2018-02-03 07:55:20

2018 … das Jahr des Wurms

Nach einem sehr ereignisreichen Jahr in Sachen IT-Kriminalität erwartet Vectra, Anbieter von Cybersicherheit auf Basis von künstlicher Intelligenz und maschinellem Lernen, für 2018 fünf zentrale Entwicklungen.

Mathias Hein

Sie alle deuten darauf hin, dass zukünftig die Automatisierung der IT-Sicherheit in den Fokus gerückt werden muss, wenn sich Unternehmen, Behörden und andere Organisationen wirksam vor Cyberattacken schützen wollen.

  1. Ransomware-Angreifer verändern ihre Strategie

Ransomware-Angriffe, die den Betriebsablauf stören oder sogar zum Stillstand bringen, werden nach Meinung von Vectra zunehmen.
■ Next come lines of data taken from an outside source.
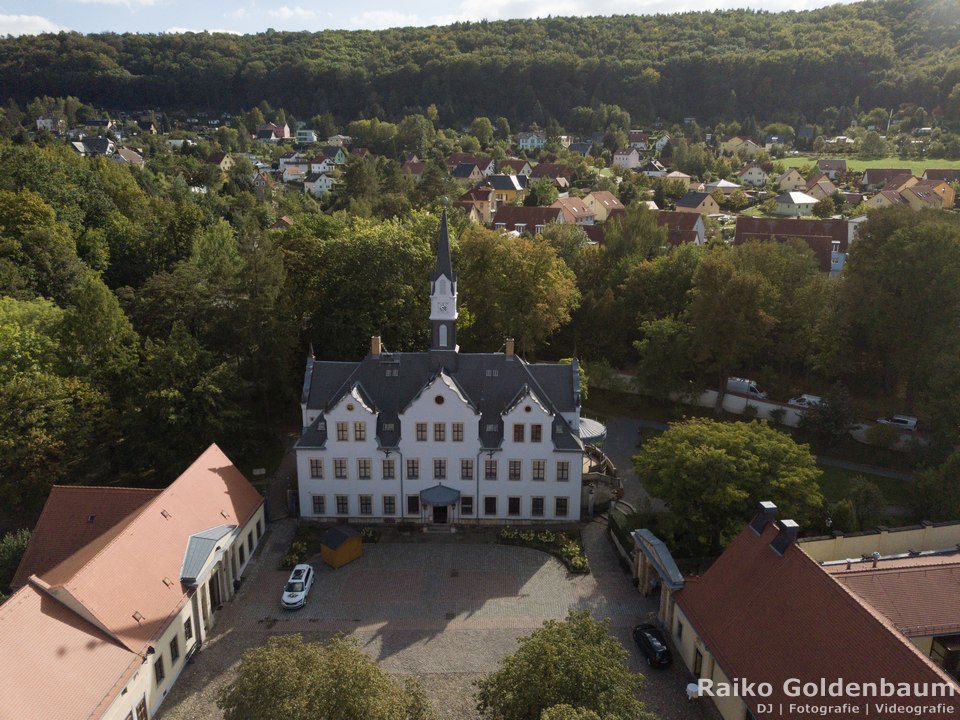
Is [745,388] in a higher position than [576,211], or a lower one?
lower

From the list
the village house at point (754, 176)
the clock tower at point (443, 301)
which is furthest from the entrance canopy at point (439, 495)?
the village house at point (754, 176)

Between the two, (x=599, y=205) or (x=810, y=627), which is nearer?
(x=810, y=627)

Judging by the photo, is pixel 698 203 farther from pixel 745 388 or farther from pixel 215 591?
pixel 215 591

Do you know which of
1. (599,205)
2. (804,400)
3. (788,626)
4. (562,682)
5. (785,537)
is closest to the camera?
(562,682)

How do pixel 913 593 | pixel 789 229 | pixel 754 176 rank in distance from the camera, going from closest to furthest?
pixel 913 593
pixel 789 229
pixel 754 176

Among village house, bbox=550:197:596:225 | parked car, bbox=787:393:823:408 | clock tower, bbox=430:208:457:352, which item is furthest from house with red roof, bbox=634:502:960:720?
village house, bbox=550:197:596:225

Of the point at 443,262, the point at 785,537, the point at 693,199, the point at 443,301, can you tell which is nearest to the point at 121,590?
the point at 443,301

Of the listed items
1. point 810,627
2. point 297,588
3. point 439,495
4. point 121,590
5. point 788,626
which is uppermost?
point 810,627
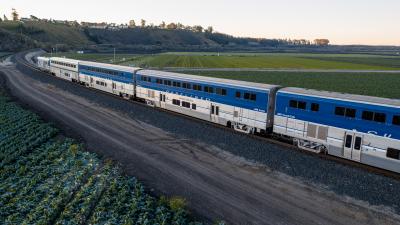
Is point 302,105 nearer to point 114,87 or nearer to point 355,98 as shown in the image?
point 355,98

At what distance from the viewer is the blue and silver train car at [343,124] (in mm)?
19375

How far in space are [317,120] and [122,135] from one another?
15.9 meters

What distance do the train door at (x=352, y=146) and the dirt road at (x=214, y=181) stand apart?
4412 millimetres

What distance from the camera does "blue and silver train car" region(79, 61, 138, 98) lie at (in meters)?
42.4

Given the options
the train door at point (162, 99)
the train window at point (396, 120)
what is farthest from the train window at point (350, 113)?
the train door at point (162, 99)

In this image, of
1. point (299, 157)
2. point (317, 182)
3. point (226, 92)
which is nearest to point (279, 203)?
point (317, 182)

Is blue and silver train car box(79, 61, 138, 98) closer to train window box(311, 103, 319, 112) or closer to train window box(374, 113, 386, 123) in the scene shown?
train window box(311, 103, 319, 112)

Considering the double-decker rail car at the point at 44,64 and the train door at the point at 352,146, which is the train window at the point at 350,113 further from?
the double-decker rail car at the point at 44,64

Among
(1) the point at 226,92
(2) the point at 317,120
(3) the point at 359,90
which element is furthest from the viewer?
(3) the point at 359,90

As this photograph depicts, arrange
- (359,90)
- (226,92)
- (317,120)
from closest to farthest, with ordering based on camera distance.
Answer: (317,120)
(226,92)
(359,90)

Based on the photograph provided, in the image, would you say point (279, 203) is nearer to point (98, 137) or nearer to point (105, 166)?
point (105, 166)

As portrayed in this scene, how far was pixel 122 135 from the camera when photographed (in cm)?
2834

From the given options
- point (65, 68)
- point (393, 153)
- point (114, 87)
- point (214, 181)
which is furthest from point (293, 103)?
point (65, 68)

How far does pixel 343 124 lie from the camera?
69.9ft
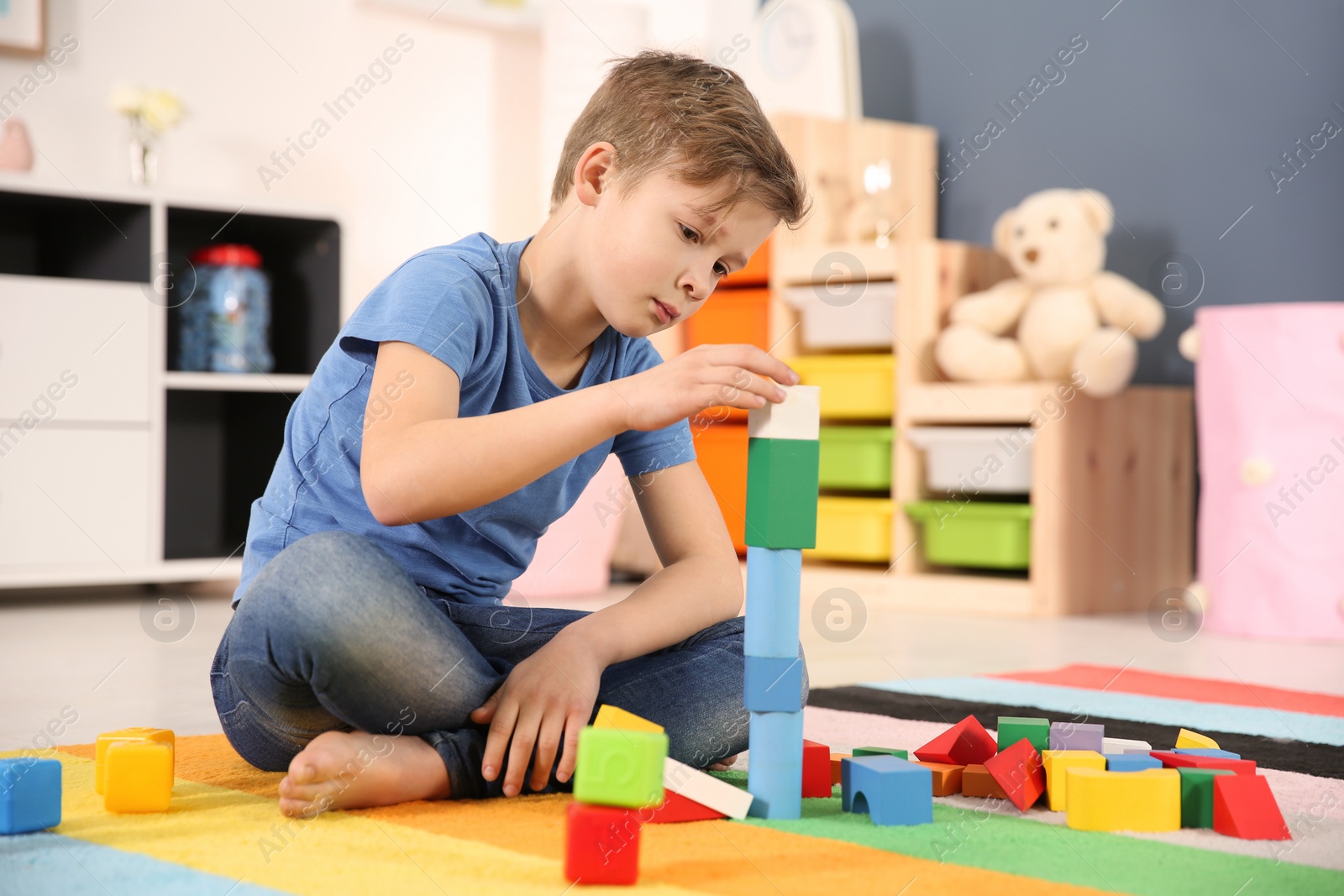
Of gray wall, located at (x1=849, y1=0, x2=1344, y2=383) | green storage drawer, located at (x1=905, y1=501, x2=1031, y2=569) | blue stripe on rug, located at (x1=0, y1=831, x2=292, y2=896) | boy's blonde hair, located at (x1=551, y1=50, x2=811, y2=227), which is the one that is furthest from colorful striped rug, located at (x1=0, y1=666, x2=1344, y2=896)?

Cyberwarcraft, also die „Cyberkampfstärke“ wird zu einer entscheidenden Größe. Damit lässt sich die totale Kontrolle über Unternehmensnetzwerke oder Industrieanlagen gewinnen, was diese Fähigkeit im Grunde so wertvoll macht wie traditionelle Wirtschaftsressourcen – und was Nationalstaaten zu entsprechenden Aktivitäten motivieren wird. Das Aufkommen von rein finanziell motivierter Ransomware wird hingegen rückläufig sein, da immer weniger Opfer bereit sind, zu zahlen. Immer mehr Unternehmen werden in zuverlässige Backup-Lösungen und die Erkennung von Ransomware-Angriffen investieren, damit sie nicht erpresst werden können, um wieder an ihre Daten zu gelangen.

  1. Nordkorea wird weiterhin seine Cybermuskeln spielen lassen

Nordkorea wird – wie bisher schon –Cyberangriffe nutzen, um Zugang zu dringend benötigten harten Währung zu erhalten. Das isolierte Land demonstrierte der Welt seine Fähigkeiten, als Hacker 2016 erfolgreich 81 Millionen US-Dollar von der New Yorker Federal Reserve stahlen und im Mai 2017 den Einsatz von WannaCry starteten. Nordkoreas Hacker-Armee ist 6.000 Mann stark und zeigt, dass das Land eine große Bedrohung darstellt. Darüber hinaus ist Nordkorea wegen der fehlenden IT/TK-Infrastruktur weniger anfällig für vergeltende Cyberangriffe als die meisten anderen Länder. Noch beunruhigender wird sein, dass die Grenzen zwischen Cyberkrieg und Computerkriminalität in den einzelnen Staaten zunehmend verschwimmen.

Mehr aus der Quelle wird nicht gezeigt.